═════ Document segment ═════

John Rinka, center, with former members of a basketball team he coached in Cranbrook, Mich. Rinka coached at Brandeis from 1970 to 1975.

David Gurwitz ’76 still recalls the moment when his athleticism, mathematical logic and then-undiscovered musical talent converged.

An American Studies major and Math minor, 19-year-old Gurwitz was a little intimidated by the idea of taking “Finite Dimensional Vector Spaces.” At some point, he recalls, the professor found that even the most skilled math students were struggling to comprehend the complex second-year calculus material.

Gurwitz laughs as he narrates the short sequence of events he sees now as a sort of revelation. “The professor brought up [the music-math connection] when he saw at some point that everyone in the class-we’d all hit a wall,” he says. “‘Let’s take a break and let me show you that music and math are related,'” he recalls the professor saying.

It was the first time Gurwitz had ever considered the significance of math in music theory. “I couldn’t believe that music was math,” he remembers.

Impatient to test the validity of this new discovery, Gurwitz says he “ran down to the music room” and, ecstatic, began to play, finding that his hands traveled up and down the keyboard with unexpected ease.

“Playing piano,” he realized, “was like dribbling.”

When Gurwitz released his first album, Hear the Children, this year, he focused on the ways he could help children around the world. He was especially moved by physically disabled children and the children injured in the Sichuan earthquake last May.

═════ Provided data ═════

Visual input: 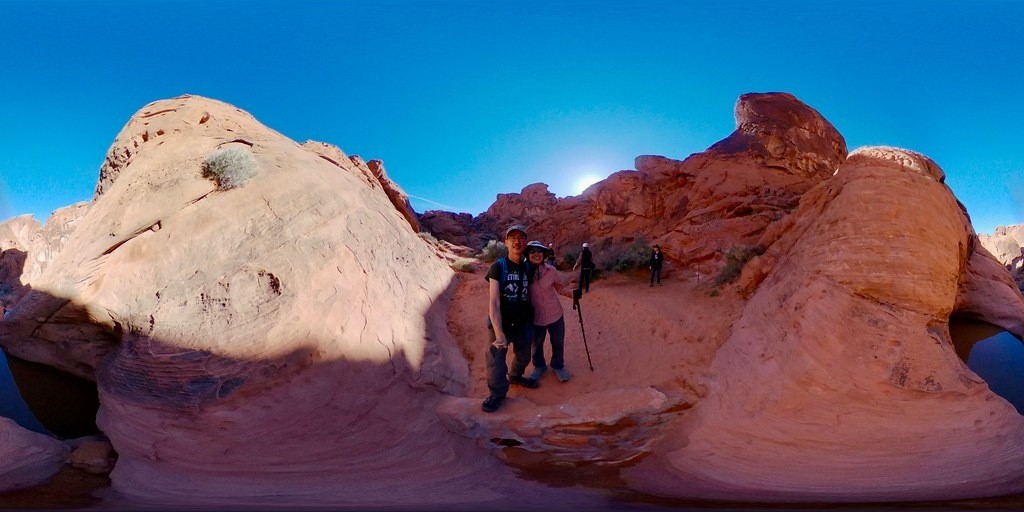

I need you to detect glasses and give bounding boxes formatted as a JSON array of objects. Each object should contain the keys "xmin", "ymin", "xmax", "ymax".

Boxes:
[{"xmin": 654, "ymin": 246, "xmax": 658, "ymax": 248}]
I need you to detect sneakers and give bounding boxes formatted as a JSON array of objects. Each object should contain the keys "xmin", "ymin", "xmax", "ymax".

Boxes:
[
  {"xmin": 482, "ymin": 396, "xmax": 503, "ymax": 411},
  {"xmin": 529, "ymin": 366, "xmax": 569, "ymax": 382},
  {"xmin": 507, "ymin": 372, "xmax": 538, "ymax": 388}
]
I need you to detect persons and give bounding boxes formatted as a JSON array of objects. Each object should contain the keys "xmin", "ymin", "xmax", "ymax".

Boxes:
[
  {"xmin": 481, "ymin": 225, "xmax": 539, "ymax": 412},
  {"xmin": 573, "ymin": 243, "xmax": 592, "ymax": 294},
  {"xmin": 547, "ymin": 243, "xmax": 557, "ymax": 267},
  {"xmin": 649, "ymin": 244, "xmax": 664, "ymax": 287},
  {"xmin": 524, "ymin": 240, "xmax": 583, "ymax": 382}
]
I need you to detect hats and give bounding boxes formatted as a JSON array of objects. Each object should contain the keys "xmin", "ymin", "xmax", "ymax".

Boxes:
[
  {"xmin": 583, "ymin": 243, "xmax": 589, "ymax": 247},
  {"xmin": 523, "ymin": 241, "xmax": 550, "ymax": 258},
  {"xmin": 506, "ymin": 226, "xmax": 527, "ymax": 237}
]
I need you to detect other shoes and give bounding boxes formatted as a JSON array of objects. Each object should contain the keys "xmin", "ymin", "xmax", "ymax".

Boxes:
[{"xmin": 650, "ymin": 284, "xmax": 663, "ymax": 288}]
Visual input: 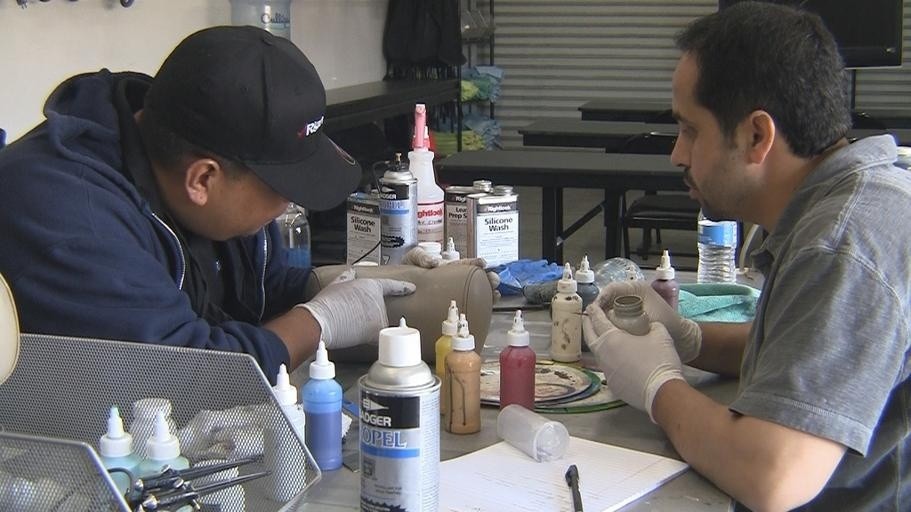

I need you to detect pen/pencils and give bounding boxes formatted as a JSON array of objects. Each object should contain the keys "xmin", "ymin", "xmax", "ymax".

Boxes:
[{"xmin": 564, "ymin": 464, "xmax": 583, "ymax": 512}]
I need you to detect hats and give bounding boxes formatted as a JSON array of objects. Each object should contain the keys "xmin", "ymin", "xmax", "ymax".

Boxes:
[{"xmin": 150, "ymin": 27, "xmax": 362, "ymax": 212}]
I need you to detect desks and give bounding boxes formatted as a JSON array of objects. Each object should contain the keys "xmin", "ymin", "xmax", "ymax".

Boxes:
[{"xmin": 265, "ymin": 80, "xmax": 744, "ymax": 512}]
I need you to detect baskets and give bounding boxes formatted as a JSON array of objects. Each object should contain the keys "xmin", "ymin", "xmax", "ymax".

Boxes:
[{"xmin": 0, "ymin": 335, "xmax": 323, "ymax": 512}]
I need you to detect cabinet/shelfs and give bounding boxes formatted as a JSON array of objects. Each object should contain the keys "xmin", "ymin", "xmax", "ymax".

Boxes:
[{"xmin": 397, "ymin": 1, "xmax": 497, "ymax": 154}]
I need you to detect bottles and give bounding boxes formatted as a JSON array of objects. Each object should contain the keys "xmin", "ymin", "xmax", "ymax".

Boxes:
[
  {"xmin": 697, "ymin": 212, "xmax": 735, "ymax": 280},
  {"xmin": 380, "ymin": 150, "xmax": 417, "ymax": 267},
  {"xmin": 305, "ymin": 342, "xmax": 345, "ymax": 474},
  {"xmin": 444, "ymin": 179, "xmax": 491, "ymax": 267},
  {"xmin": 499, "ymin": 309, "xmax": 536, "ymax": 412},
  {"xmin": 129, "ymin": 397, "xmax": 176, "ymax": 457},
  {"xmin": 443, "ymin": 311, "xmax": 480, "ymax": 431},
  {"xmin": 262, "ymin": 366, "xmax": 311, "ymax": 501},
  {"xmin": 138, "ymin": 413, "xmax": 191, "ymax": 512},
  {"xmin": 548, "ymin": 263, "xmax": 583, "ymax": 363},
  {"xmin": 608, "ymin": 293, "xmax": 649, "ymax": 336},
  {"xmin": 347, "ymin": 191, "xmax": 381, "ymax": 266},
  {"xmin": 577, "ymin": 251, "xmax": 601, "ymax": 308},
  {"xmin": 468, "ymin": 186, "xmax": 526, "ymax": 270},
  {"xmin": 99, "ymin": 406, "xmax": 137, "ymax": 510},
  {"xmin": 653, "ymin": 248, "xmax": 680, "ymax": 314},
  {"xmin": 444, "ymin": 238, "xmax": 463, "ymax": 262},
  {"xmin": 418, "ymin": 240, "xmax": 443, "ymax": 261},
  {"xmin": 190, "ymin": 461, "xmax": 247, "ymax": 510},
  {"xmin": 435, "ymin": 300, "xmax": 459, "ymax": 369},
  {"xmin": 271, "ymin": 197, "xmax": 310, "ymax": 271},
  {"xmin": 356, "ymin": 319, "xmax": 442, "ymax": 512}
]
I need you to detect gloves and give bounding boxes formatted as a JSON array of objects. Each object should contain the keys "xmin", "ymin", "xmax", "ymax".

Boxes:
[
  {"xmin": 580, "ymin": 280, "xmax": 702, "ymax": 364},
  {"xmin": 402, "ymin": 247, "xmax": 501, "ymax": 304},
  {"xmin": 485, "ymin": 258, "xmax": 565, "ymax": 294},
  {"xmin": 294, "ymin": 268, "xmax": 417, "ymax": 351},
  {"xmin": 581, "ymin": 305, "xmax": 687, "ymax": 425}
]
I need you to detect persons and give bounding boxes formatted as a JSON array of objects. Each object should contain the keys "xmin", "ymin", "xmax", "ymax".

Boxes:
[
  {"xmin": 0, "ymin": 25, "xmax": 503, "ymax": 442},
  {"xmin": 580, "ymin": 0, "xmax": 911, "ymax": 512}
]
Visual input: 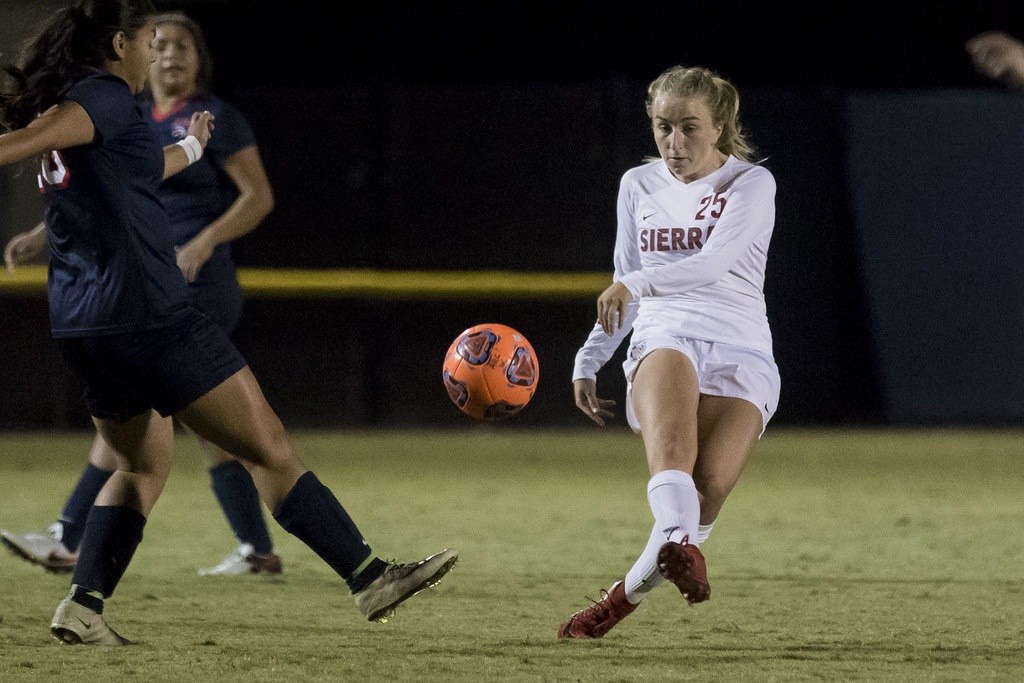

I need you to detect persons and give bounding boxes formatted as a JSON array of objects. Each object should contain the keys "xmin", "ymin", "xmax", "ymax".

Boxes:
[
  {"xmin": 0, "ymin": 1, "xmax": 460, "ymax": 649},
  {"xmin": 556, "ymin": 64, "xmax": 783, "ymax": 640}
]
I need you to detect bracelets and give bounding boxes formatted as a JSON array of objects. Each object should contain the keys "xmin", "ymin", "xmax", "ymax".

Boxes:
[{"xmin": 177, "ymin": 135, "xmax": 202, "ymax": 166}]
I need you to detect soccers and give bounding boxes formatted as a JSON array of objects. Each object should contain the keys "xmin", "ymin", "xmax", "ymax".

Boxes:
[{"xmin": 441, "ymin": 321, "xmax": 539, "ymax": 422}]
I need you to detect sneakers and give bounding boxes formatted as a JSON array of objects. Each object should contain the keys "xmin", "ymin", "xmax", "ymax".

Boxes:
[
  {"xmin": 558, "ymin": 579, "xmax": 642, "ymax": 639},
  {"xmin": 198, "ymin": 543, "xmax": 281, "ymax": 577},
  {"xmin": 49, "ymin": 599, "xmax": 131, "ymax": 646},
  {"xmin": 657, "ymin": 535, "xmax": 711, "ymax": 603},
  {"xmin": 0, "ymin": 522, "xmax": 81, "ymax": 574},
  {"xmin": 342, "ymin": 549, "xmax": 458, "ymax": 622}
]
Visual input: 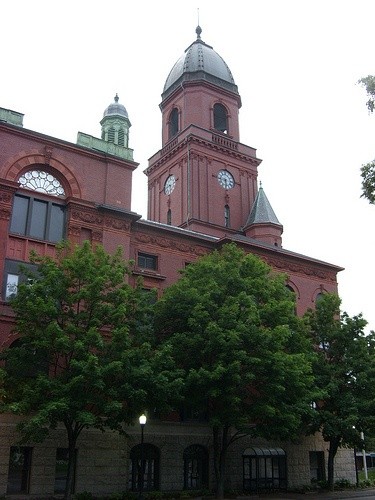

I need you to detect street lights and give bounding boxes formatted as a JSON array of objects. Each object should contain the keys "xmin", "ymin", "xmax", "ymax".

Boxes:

═════

- [Objective 1] Print the passage from the profile of David Gurwitz, starting with "It was the first" and going on through "with unexpected ease.".
- [Objective 2] In the profile of David Gurwitz, condense the paragraph beginning "An American Studies major and Math minor" into a single shorter sentence that keeps its main facts.
- [Objective 3] According to the profile of David Gurwitz, what things converged in the moment he still recalls? List all of them.
The listing has nothing to do with this work.

- [Final result 1]
It was the first time Gurwitz had ever considered the significance of math in music theory. “I couldn’t believe that music was math,” he remembers.

Impatient to test the validity of this new discovery, Gurwitz says he “ran down to the music room” and, ecstatic, began to play, finding that his hands traveled up and down the keyboard with unexpected ease.

- [Final result 2] At 19, Gurwitz, an American Studies major and Math minor, felt intimidated by "Finite Dimensional Vector Spaces," a course whose complex second-year calculus material challenged even the most skilled math students.

- [Final result 3]
- Athleticism
- Mathematical logic
- Then-undiscovered musical talent